(Collection entries)
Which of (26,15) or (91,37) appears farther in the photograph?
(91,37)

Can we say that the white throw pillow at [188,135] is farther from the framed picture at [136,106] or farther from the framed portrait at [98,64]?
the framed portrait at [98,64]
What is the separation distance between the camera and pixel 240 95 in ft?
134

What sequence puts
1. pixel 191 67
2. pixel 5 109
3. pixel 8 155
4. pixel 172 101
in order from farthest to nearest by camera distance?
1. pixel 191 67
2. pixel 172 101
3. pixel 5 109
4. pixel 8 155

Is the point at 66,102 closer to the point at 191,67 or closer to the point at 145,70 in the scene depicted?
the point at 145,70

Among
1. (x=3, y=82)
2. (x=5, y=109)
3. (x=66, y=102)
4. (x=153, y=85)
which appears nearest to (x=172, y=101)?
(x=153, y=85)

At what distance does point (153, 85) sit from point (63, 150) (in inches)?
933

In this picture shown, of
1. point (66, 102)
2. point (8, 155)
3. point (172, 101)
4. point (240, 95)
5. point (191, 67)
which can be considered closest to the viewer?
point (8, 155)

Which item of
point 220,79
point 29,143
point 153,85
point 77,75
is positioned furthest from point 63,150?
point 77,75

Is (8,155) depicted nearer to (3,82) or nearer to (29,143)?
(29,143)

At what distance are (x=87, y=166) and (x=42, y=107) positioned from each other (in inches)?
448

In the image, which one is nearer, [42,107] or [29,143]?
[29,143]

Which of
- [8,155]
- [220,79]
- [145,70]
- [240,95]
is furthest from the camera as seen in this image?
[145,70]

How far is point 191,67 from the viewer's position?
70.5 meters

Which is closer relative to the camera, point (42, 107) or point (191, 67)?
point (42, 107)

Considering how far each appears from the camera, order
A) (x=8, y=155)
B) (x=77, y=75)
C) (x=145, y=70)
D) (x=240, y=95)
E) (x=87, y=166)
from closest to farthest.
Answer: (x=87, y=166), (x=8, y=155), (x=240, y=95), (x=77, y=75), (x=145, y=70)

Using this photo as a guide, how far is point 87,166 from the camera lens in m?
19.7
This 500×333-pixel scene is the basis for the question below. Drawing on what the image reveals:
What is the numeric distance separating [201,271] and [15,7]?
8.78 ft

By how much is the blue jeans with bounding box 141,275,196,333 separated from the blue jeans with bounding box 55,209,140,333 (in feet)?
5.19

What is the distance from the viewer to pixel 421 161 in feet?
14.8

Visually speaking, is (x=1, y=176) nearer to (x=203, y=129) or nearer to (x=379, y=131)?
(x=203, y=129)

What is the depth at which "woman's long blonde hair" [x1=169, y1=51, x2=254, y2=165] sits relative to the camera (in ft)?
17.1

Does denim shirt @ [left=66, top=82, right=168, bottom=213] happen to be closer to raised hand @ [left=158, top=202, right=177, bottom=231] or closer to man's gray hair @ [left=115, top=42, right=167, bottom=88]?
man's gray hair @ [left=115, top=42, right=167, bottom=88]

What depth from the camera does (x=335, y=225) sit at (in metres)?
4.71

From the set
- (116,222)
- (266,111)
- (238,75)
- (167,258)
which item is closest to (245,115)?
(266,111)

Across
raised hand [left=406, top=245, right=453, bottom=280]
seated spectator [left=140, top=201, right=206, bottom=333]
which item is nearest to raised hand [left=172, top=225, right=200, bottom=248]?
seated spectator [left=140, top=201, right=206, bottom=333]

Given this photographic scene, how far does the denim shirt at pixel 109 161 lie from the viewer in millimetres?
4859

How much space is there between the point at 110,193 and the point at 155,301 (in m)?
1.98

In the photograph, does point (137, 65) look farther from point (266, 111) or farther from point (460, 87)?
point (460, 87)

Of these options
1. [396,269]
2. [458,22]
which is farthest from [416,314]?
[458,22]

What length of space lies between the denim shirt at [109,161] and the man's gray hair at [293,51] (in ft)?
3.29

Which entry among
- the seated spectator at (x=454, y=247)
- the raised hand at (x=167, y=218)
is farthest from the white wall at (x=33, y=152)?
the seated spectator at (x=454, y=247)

### INSTRUCTION
Write out the entries from the start through the line containing "y=75), (x=145, y=70)", changing "camera" to "observer" everywhere it appears and keeping everything else the same.

### ANSWER TO THIS TASK
Which of (26,15) or (91,37) appears farther in the photograph?
(91,37)

Can we say that the white throw pillow at [188,135] is farther from the framed picture at [136,106] or farther from the framed portrait at [98,64]?
the framed portrait at [98,64]
What is the separation distance between the observer and pixel 240 95 in ft?
134

What sequence puts
1. pixel 191 67
2. pixel 5 109
3. pixel 8 155
4. pixel 172 101
in order from farthest to nearest by observer distance?
1. pixel 191 67
2. pixel 172 101
3. pixel 5 109
4. pixel 8 155

Is the point at 66,102 closer to the point at 191,67 or closer to the point at 145,70 in the scene depicted?
the point at 145,70

Among
1. (x=3, y=82)
2. (x=5, y=109)
3. (x=66, y=102)
4. (x=153, y=85)
which appears nearest to (x=172, y=101)?
(x=153, y=85)

At what distance does point (153, 85) sit from point (63, 150) (in inches)?
933

In this picture shown, of
1. point (66, 102)
2. point (8, 155)
3. point (172, 101)
4. point (240, 95)
5. point (191, 67)
which can be considered closest to the viewer?
point (8, 155)

Which item of
point 220,79
point 29,143
point 153,85
point 77,75
is positioned furthest from point 63,150?
point 77,75

Is (8,155) depicted nearer to (3,82) or nearer to (29,143)?
(29,143)

At what distance are (x=87, y=166) and (x=42, y=107) positioned from each other (in inches)?
448

In the image, which one is nearer, [42,107] or [29,143]?
[29,143]

Which of
- [8,155]
- [220,79]
- [145,70]
- [240,95]
is furthest from the observer as seen in this image?
[145,70]

How far is point 191,67 from the viewer's position?
70.5 meters

Which is closer relative to the observer, point (42, 107) or point (191, 67)?
point (42, 107)

Considering how far each appears from the observer, order
A) (x=8, y=155)
B) (x=77, y=75)
C) (x=145, y=70)
D) (x=240, y=95)
E) (x=87, y=166)
from closest to farthest.
Answer: (x=87, y=166), (x=8, y=155), (x=240, y=95), (x=77, y=75), (x=145, y=70)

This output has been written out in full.